> QUESTIONS ON THE MATERIAL
**a)** Please retype the script reviews between "Story.:  Some good action." and "are very succinct)", inclusive.
**b)** Do these statements agree with the script reviews? Answer yes or no for each, and quote the deciding words exactly. (i) A reviewer points out a typo on page 7. (ii) A reviewer suggests a chase on the boat in place of the chase in the woods. (iii) Hazel is described as one of the agents.

> PASSAGE
++++++++

She smiles, looking at her key chain and thinking of the 7.5 million dollars she now has in the bank.

Can be rewritten as: She admires her key chain, smiles.  Capturing the thought you referenced would be a challenge.

Here's another example:

CAITLYN scurries across the roof repeating the steps she’d taken many times while sneaking out in high school.

Could be rewritten using the first 5 words of that sentence.

On the positive side, the lingo between the agents felt very real to me.  IMHO, I would begin the story with the most thrilling aspect of it which, for me, was the chase in the woods.  And build from there.  Good job!
Posted by: BryMo, August 6th, 2007, 1:08am; Reply: 2
First thoughts--in order.

1) Don't mean to be rude in any way... but what exactly is "a pretty goth girl" ?? (to me it could be more specific)

2) Tony G seems to have said everything i wanted to say about your descriptions.. Tone it down a tad. Short and sweet. To the point.

Otherwise, i enjoyed it. Not my taste, but still enjoyed it.

Congrats!
Posted by: alffy, August 6th, 2007, 2:03pm; Reply: 3
Who's Kate, Glenn's first words are this but have I missed something already?  Maybe it's a play on Caitlyn saying she's not always Caitlyn?

Green Day quote?  Nice lol.

Bit wordy with your descriptions but then I'm one to talk.  Just need to break up your paragraphs, no more then 4 lines.

Not sure how you would show what she's thinking, in regards to the money she now has.

Hot coffee in the face and calmly wiped off - what no screaming from the boiling liquid?

This Caitlyn, Kate, Katie thing is really confusing.

How do we know it's as strong as steel?

Not sure about this really.  Caitlyn's dad was at Roswell so the agents want her silenced.  Her brother isn't too bothered if she ends up dead and her sister only appears at the end to fill in the story.  I just felt it was a bit too over the top with the agents taking pot shots a young girl and basically trying to imprison her for no real reason, then again I'm English so don't really understand the whole American government thing.

The dialogue was ok but the story didn't do it for me.
Posted by: Scar Tissue Films, August 6th, 2007, 2:39pm; Reply: 4
Premise: Not bad. High concept though straining at our suspension of disbelief
              6/10

Relation to theme. The only relation to the boat was the keys she inherited. Bit of a cop out if you ask me. It was a thriller of sorts.  5/10

Story.:  Some good action. I found it all a little unbeleivable though. The military was a bit incompetent, surely they would have already searched everything before the girl came to inherit it?    5/10
Posted by: punch66, August 7th, 2007, 11:41am; Reply: 5
The story itself reads pretty breezy.  I don't tend to have problems with paragraphs that go on for more than 4 lines if the writing is succinct (which it is here, and most other paragraphs are only 2 lines at most).  (And if other people have a problem with it, know that Charlie Kaufman breaks this "rule of thumb" almost all the time, and his 8-line descriptions are very succinct)        

As also mentioned in other reviews, some of the lines/thoughts Caitlyn has are not filmmable, although they let the audience in on some backstory.  Perhaps finding another more filmic way to get this backstory across would've been better.  

Wished you used the boat a little bit more.  Perhaps a chase on the boat, instead of in the woods, would have been more interesting.  

I liked some of the clever dialogue -- "your knees must hurt then" to Agent Tavares.

I found it pretty improbably that a diner worker, Hazel, would know of Caitlyn's father's Roswell secrets.  Didn't really buy it.  

p.7 has a typo: "I'm disappointed [in] you, Ms. Ashton"

++++++++

> COLLECTED DATA
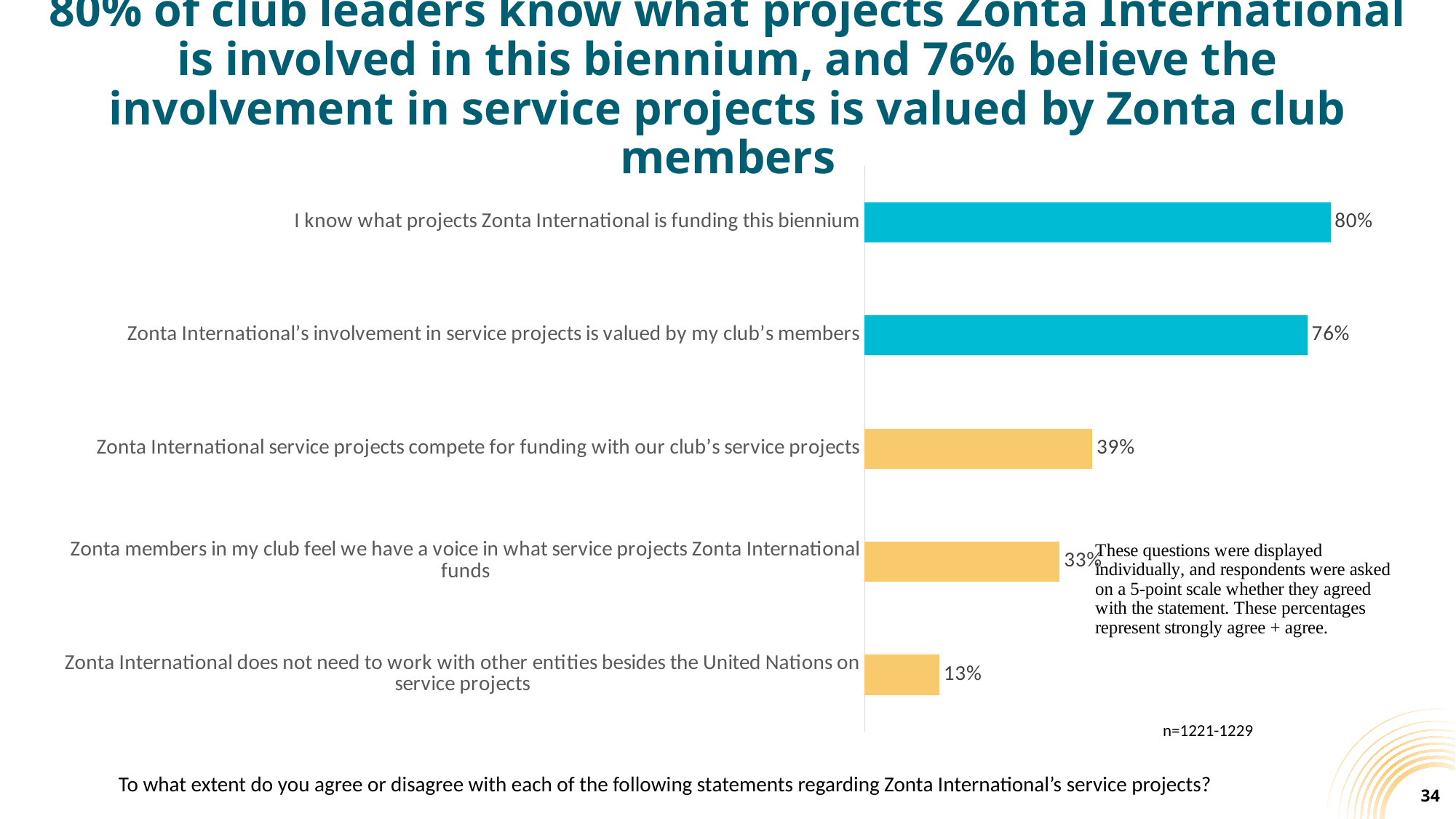
Which statement has the highest level of agreement? I know what projects Zonta International is funding this biennium What kind of chart is shown on the slide? Bar chart What percentage of club leaders agree with the statement "I know what projects Zonta International is funding this biennium"? 80% How many statements are shown in the chart? 5 Which is larger: the value for "Zonta International service projects compete for funding with our club's service projects" or the value for "Zonta members in my club feel we have a voice in what service projects Zonta International funds"? Zonta International service projects compete for funding with our club's service projects What is the difference between the value for "I know what projects Zonta International is funding this biennium" and the value for "Zonta International's involvement in service projects is valued by my club's members"? 4% What is the value for "Zonta International's involvement in service projects is valued by my club's members"? 76% What percentage agree that Zonta International service projects compete for funding with their club's service projects? 39% What is the value for "Zonta International does not need to work with other entities besides the United Nations on service projects"? 13% What is the difference between the value for the statement about competing for funding and the statement about members feeling they have a voice? 6% Which statement has the lowest level of agreement? Zonta International does not need to work with other entities besides the United Nations on service projects What colour are the bars for the two statements with the highest agreement? Blue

++++++++

> SOLUTIONS TO THE TASKS
**a)**
Story.:  Some good action. I found it all a little unbeleivable though. The military was a bit incompetent, surely they would have already searched everything before the girl came to inherit it?    5/10
Posted by: punch66, August 7th, 2007, 11:41am; Reply: 5
The story itself reads pretty breezy.  I don't tend to have problems with paragraphs that go on for more than 4 lines if the writing is succinct (which it is here, and most other paragraphs are only 2 lines at most).  (And if other people have a problem with it, know that Charlie Kaufman breaks this "rule of thumb" almost all the time, and his 8-line descriptions are very succinct)

**b)**
(i) Yes: "p.7 has a typo"
(ii) Yes: "Perhaps a chase on the boat, instead of in the woods, would have been more interesting."
(iii) No: "a diner worker, Hazel"